=== About this exercise ===
Reproduce word for word every line from the one containing "Hindi Good Morning by Ammy Dave : 111604010" to the final line of the data below; omit the pictures.

=== Supplied data ===
______________________________

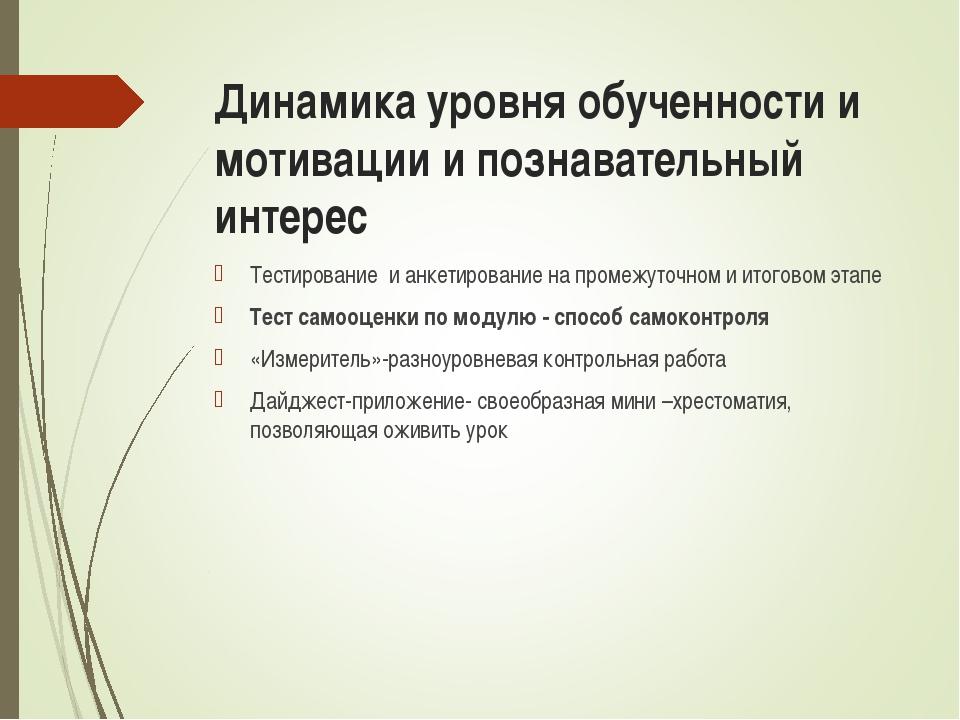 Динамика уровня обученности и мотивации и познавательный интерес Тестирование...
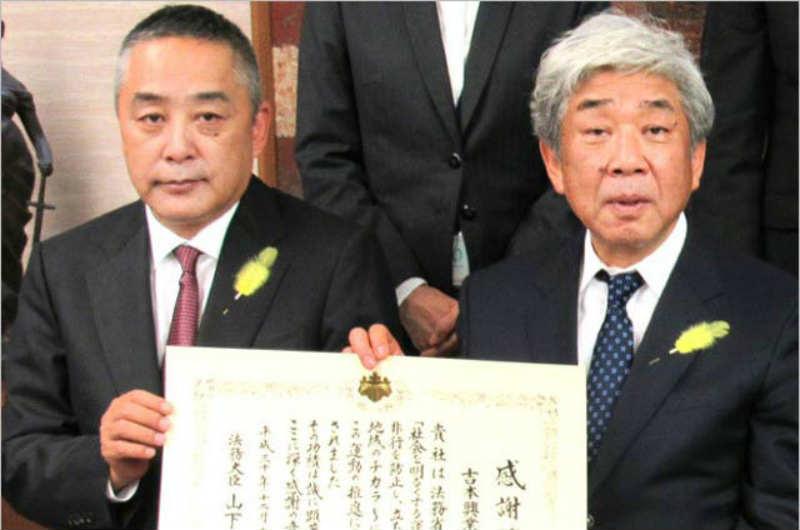 吉本興業大崎洋会長とダウンタウンとの関係性は?松本人志を裏社会から守ってきた過去に感動!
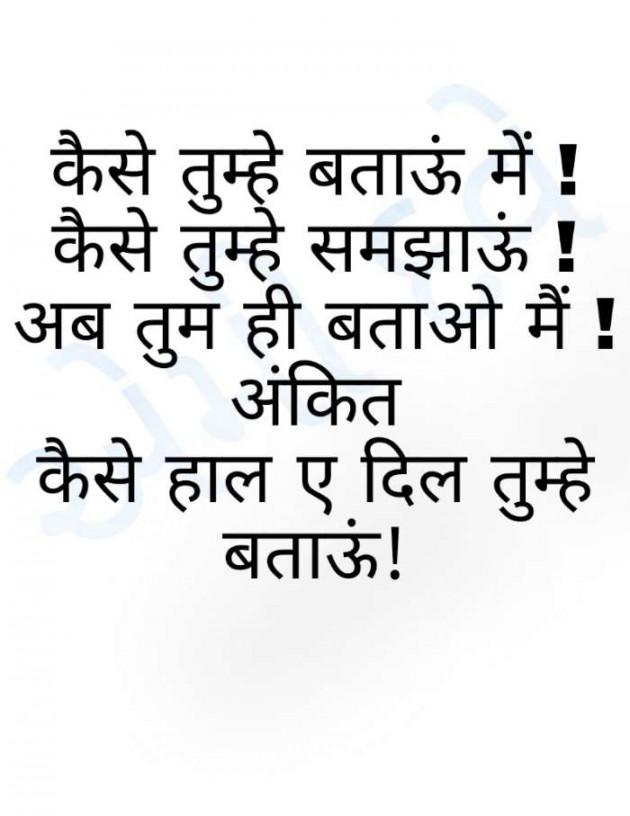 Hindi Good Morning by Ammy Dave : 111604010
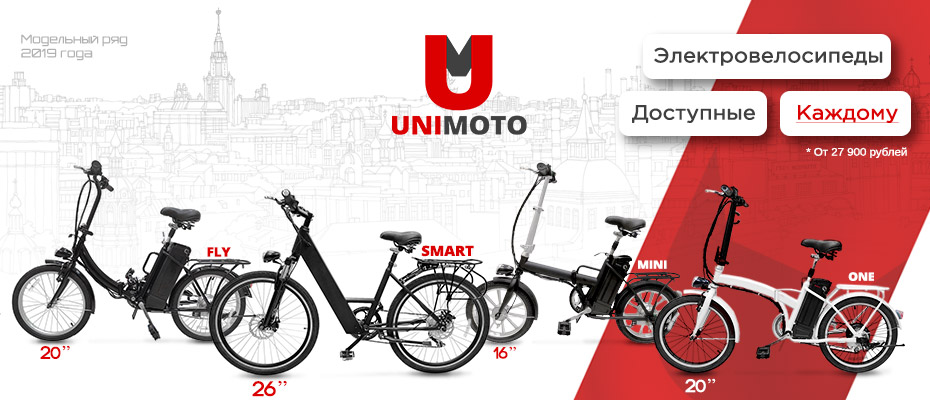 Линейка недорогих электровелосипедов Unimoto от 27900 руб.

______________________________

=== Answer for this exercise ===
 Hindi Good Morning by Ammy Dave : 111604010
 Линейка недорогих электровелосипедов Unimoto от 27900 руб.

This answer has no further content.